### WHAT THE TASK REQUIRES
Only the lines from the one containing "Of the presented items" to the end of the records belong in the output; print them exactly.

(Rows of spatial question data)
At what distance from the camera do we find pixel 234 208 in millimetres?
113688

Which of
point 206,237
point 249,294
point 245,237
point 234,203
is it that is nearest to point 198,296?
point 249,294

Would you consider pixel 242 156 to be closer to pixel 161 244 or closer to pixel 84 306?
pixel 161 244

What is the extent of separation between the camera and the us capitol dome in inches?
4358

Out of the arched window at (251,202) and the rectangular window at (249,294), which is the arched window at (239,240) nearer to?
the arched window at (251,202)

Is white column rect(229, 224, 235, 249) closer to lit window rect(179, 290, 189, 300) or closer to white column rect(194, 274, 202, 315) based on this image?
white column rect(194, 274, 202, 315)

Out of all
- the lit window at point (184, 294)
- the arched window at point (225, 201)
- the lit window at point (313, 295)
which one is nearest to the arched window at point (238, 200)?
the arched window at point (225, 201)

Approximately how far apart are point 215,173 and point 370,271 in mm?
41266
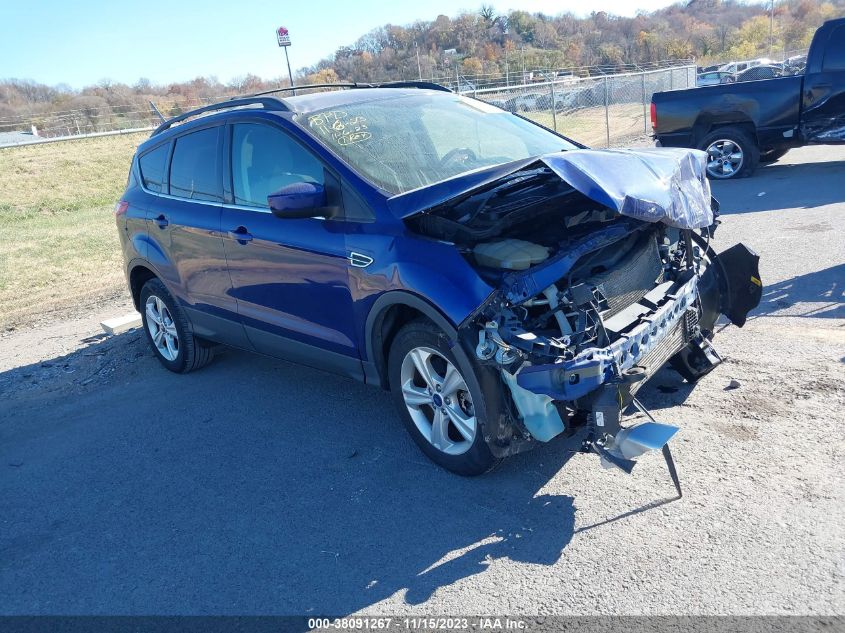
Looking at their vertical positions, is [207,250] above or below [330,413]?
above

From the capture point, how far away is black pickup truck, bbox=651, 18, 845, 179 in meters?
10.5

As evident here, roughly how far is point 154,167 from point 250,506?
333 centimetres

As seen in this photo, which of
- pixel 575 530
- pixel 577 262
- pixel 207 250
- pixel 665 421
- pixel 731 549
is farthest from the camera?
pixel 207 250

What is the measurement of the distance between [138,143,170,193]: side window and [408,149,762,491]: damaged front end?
2.91 meters

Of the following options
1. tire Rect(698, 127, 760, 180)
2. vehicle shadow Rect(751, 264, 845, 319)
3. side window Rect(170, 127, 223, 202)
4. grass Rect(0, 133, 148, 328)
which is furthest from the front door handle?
tire Rect(698, 127, 760, 180)

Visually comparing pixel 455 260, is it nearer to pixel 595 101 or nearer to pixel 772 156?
pixel 772 156

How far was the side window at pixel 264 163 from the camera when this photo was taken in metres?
4.44

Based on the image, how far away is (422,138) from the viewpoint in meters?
4.71

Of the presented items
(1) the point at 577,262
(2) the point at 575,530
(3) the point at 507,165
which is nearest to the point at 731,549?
(2) the point at 575,530

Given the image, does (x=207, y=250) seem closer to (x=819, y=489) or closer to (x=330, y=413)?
(x=330, y=413)

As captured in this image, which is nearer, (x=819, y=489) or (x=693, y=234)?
(x=819, y=489)

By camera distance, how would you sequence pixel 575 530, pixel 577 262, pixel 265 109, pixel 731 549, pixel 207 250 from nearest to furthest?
pixel 731 549
pixel 575 530
pixel 577 262
pixel 265 109
pixel 207 250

### TASK RESPONSE
Of the presented items
(1) the point at 577,262
(2) the point at 575,530
(3) the point at 507,165
which is nearest to the point at 731,549?
(2) the point at 575,530

Given the image, does (x=207, y=250) seem closer to (x=819, y=489) or closer to (x=330, y=413)?
(x=330, y=413)

As captured in this image, which is nearer, (x=819, y=489) or (x=693, y=234)?
(x=819, y=489)

By camera distance, how would you sequence pixel 575 530, pixel 577 262, pixel 265 109, pixel 731 549, pixel 207 250 from nearest to furthest?
pixel 731 549
pixel 575 530
pixel 577 262
pixel 265 109
pixel 207 250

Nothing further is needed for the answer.